Try it
Look below for the line containing "Standing vote fraction: 70%."; from there through the line containing "scientific name: Antidorcas marsupialis", both lines included, please set down each line exactly and nothing else.

[Saved data entries]
::::

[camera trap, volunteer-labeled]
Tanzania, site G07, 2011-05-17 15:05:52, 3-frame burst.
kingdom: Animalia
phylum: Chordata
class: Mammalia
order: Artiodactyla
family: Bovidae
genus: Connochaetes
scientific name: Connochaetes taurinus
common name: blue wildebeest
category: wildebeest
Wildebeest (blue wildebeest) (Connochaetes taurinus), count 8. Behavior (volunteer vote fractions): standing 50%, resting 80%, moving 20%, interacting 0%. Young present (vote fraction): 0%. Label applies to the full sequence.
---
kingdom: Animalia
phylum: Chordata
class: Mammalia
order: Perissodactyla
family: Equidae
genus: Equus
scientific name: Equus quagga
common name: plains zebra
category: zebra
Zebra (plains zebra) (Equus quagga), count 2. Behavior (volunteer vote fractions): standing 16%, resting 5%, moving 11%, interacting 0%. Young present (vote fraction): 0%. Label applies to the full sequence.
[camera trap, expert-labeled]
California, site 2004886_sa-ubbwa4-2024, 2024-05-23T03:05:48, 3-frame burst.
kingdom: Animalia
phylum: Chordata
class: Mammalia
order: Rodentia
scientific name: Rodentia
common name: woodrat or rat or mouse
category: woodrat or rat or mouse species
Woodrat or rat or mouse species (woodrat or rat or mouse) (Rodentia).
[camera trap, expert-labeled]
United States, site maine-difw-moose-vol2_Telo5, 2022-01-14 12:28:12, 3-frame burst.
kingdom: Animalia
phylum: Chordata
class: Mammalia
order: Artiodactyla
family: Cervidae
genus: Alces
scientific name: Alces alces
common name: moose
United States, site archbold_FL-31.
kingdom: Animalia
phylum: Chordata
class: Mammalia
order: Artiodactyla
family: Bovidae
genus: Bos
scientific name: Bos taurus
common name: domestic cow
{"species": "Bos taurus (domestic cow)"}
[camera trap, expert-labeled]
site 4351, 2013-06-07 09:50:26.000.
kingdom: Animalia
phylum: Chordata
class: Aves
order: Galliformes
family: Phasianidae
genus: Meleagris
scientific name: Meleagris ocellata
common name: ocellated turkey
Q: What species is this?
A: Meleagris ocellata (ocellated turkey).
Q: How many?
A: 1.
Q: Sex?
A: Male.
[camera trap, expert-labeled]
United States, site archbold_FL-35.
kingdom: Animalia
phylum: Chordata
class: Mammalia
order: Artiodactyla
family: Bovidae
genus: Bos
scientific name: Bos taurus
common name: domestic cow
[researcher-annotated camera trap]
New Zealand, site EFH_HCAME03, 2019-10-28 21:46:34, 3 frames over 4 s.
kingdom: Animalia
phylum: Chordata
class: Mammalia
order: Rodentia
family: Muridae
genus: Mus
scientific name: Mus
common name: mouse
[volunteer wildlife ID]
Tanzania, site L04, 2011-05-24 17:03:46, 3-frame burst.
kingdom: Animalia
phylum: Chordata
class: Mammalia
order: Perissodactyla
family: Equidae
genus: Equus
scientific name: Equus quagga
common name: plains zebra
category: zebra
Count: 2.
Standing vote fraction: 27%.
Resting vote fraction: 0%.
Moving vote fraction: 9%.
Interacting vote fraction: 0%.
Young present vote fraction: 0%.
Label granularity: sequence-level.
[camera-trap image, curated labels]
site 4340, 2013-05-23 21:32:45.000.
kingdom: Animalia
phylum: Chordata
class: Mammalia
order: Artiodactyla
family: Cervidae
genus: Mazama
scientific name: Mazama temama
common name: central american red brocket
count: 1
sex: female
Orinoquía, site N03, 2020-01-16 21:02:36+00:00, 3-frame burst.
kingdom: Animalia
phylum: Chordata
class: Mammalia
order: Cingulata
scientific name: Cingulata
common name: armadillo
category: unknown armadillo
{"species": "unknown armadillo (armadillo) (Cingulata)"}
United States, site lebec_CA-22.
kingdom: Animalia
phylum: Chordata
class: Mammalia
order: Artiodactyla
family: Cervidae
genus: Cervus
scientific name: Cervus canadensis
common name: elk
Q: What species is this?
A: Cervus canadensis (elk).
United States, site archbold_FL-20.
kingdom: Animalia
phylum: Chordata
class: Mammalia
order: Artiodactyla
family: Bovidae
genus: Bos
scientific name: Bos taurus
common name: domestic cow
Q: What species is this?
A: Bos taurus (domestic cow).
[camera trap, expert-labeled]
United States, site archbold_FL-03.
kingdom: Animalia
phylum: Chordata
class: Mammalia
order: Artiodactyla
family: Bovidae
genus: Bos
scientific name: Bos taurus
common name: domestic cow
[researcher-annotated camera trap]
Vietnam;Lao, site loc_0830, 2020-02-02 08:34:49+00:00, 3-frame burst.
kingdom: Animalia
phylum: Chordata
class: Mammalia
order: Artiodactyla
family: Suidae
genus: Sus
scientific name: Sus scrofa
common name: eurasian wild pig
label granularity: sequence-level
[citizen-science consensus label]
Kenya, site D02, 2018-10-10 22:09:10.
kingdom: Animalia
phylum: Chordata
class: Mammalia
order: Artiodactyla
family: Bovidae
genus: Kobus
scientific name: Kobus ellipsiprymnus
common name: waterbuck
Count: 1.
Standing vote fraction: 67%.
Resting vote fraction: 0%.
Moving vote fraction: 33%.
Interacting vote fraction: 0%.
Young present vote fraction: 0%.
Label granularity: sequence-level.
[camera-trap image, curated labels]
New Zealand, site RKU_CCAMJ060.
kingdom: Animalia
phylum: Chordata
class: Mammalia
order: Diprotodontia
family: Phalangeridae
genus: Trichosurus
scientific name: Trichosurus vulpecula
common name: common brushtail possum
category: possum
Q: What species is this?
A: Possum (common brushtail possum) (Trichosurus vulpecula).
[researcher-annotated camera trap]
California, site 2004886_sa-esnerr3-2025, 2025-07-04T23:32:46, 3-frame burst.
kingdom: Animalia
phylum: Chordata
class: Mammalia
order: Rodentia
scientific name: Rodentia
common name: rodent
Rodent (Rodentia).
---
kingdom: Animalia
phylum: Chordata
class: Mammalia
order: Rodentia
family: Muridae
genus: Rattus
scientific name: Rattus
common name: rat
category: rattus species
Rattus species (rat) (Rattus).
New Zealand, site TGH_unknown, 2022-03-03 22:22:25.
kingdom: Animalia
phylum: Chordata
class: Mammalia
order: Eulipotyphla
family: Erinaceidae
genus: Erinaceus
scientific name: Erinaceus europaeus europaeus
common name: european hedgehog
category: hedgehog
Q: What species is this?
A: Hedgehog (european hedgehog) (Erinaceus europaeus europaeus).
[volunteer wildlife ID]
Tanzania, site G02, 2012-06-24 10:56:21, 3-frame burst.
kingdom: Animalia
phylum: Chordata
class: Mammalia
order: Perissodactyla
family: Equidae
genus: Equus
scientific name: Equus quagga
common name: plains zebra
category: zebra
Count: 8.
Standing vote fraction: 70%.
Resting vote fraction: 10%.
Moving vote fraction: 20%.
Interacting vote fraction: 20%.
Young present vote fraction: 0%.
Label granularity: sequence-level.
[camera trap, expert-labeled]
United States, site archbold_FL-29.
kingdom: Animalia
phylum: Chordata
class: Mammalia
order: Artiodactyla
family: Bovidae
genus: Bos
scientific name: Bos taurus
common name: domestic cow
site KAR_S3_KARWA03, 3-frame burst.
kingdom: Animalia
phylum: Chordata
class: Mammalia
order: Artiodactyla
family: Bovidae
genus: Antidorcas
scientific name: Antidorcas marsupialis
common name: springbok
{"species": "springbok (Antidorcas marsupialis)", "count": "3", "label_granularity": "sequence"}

::::

Solution for this task
Standing vote fraction: 70%.
Resting vote fraction: 10%.
Moving vote fraction: 20%.
Interacting vote fraction: 20%.
Young present vote fraction: 0%.
Label granularity: sequence-level.
[camera trap, expert-labeled]
United States, site archbold_FL-29.
kingdom: Animalia
phylum: Chordata
class: Mammalia
order: Artiodactyla
family: Bovidae
genus: Bos
scientific name: Bos taurus
common name: domestic cow
site KAR_S3_KARWA03, 3-frame burst.
kingdom: Animalia
phylum: Chordata
class: Mammalia
order: Artiodactyla
family: Bovidae
genus: Antidorcas
scientific name: Antidorcas marsupialis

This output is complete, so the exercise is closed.